Step 1 — Get the recovery contract

WalletRecovery is a Hilt-bound singleton. Inject it into a ViewModel (or read it off MidnightSdkProvider.recovery if you already hold the provider):

app/src/main/.../RecoveryViewModel.kt
package com.example.myapp.recovery

import androidx.fragment.app.FragmentActivity
import androidx.lifecycle.ViewModel
import androidx.lifecycle.viewModelScope
import com.midnight.kuira.core.auth.AuthenticationCancelledException
import com.midnight.kuira.sdk.walletseed.InvalidRecoveryPhraseException
import com.midnight.kuira.sdk.walletseed.RecoveryNotAllowedException
import com.midnight.kuira.sdk.walletseed.WalletRecovery
import dagger.hilt.android.lifecycle.HiltViewModel
import kotlinx.coroutines.flow.MutableStateFlow
import kotlinx.coroutines.launch
import javax.inject.Inject

@HiltViewModel
class RecoveryViewModel @Inject constructor(
    private val recovery: WalletRecovery,            // (1)
) : ViewModel() {

    val phrase = MutableStateFlow<List<String>?>(null)   // the revealed words, or null
    val error = MutableStateFlow<String?>(null)
}
  1. The SDK binds WalletRecovery → its default implementation in the Hilt graph (@HiltAndroidApp from the install recipe is all that's required).

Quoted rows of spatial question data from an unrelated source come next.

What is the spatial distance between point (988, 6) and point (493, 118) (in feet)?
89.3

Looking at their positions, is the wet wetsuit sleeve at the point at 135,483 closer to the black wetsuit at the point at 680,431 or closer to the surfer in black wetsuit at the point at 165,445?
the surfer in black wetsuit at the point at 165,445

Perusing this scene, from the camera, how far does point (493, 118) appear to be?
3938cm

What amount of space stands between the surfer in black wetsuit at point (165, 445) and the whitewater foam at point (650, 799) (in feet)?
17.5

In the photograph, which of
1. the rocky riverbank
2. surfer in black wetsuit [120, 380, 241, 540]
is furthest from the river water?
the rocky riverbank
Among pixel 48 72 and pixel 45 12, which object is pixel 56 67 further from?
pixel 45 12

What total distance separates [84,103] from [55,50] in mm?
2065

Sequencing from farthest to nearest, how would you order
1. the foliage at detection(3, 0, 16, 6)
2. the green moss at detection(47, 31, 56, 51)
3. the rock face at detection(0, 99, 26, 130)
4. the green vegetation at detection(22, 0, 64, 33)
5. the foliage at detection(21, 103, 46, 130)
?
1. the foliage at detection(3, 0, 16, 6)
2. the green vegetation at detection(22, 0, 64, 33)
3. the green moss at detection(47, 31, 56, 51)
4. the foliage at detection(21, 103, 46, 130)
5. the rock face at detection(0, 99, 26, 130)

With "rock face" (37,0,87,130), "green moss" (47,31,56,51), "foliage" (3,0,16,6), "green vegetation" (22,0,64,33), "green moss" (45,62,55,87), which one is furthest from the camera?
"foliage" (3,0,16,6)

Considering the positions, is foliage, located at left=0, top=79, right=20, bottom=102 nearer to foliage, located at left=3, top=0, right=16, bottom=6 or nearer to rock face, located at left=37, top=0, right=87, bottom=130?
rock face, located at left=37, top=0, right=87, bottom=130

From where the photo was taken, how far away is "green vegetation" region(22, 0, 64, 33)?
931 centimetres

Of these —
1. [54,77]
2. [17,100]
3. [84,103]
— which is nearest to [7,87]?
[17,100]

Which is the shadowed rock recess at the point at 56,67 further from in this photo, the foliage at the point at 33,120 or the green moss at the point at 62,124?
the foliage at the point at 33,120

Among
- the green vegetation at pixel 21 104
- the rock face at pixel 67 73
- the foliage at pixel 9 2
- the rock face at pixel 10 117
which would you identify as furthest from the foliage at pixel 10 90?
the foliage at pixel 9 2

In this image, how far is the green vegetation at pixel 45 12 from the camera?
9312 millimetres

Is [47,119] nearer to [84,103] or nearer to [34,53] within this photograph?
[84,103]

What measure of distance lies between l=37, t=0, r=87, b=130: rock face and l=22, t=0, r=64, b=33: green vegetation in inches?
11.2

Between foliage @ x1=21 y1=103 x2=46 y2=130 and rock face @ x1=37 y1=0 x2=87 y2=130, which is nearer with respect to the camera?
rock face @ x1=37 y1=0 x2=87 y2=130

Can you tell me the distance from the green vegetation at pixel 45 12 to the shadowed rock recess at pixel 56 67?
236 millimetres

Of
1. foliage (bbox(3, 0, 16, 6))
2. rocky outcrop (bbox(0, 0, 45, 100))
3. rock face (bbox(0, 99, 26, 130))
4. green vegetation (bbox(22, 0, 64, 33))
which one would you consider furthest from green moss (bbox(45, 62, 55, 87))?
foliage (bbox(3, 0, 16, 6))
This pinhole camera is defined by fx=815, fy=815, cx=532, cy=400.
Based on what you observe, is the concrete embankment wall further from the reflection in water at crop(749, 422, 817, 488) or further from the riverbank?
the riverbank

Verify: ./gradlew :app:assembleDebug succeeds — Hilt resolves the binding.

Step 2 — Reveal the phrase on a screen you secure

revealPhrase(activity) triggers the biometric and returns the 24 words. The words are the keys to the wallet — the caller's security contract is: render only under FLAG_SECURE, never log / persist / transmit them, and drop the reference promptly.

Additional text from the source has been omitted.